Ego Death plays like a Sunday afternoon holed up in the bedroom, the melodies a soothing blanket to crawl under. Syd’s voice is a handshake between sensuality and swagger—melting incantations of love and lust when she sings of “cigarettes and sex on your breath” and indifferent bravado when she fantasizes a getaway scene: “kilos in the back seat, million in the briefcase.” Luscious jazz guitar flows buoyantly beneath. Though the album is billed as soul, its sound defies easy categorization.
It’s also an impressive showing for a singer who never intended to sing. Growing up Sydney Bennett in Los Angeles (her stage name was a childhood nickname bestowed by her brother), Syd, now 23, built a studio in her parents’ guesthouse when she was 14. “When I started making music, I just wanted to be the producer who sang the hooks,” she says. “I wanted to be Pharrell, honestly, the one who made the beats and was in the music video with the girls.”
After meeting on MySpace, Syd and Martians (real name Matthew Martin), 26, a self-taught producer who also plays keys, soon became roommates, their living room a studio they could stumble into from their bedrooms every morning. When Syd talks about what drew her to Martians’ music, she slips into producer-speak: “Everybody else, they have the synth chords with the one lead and the dub drums, but he would have dub drums and then one sound that comes out of nowhere, and I was like, ‘Wow, I wonder how he makes that.’”
Martians and Syd—who still put out albums on the Odd Future label, though the group has largely disbanded to pursue separate endeavors—originally intended to make their beats, write their songs and then hand them off to other artists to sing.
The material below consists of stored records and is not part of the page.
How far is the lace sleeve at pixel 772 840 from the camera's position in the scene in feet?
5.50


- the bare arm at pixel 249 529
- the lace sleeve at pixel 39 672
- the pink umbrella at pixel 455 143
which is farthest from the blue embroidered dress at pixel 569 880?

But when they couldn’t find the right people, Syd tried singing them herself—and her voice is so achingly natural it sounds almost like breathing.
Most of the songs on Ego Death are about love and lust, and the fact that Syd’s singing to women on these tracks is refreshingly unremarkable. She speaks with a mix of frustration and humility of the press she’s gotten for being an out gay artist. When a profile turned out to be focused entirely on her sexual orientation instead of the band’s first album, she says, “I was like, damn, that was not supposed to be about that.” She says it’s flattering when people see her as a gay icon in the music industry, but it’s not her defining identity. “I’m totally supportive of the movement, obviously,” she says. “But I want people to love me for my music.”
Amid the love and lust on Ego Death is one track, “Penthouse Cloud,” that wedges itself more deeply than the rest into the conscience. In it, Syd sings, “Did you see the news last night? They shot another one down/ Does it even matter why? Or is it all for nothing?” Her syrupy falsetto floats high above the ground, dejected and singed with pain. The chorus is a challenge to a higher power: “Father, who art in heaven, is this how you saw it when you made your creation? Is this what you wanted?”
Syd wrote the song the morning after the Michael Brown verdict was announced. It wasn’t meant to be religious—Martians says both he and Syd “follow the moral basis of religion” without being particularly religious themselves. Neither is it meant as a political protest song. If anything, it’s philosophical.
“It’s almost like a big why,” Martians says, questioning not only why so many black men have been killed by police, but also, he says, “starvation, tsunamis. Just a big question, man, why?” Syd finishes the thought: “If everything happens for a reason, what’s the reason?”
They both shrug. They don’t have the answers. And they won’t pretend to, either—they’ve long since checked their egos at the door.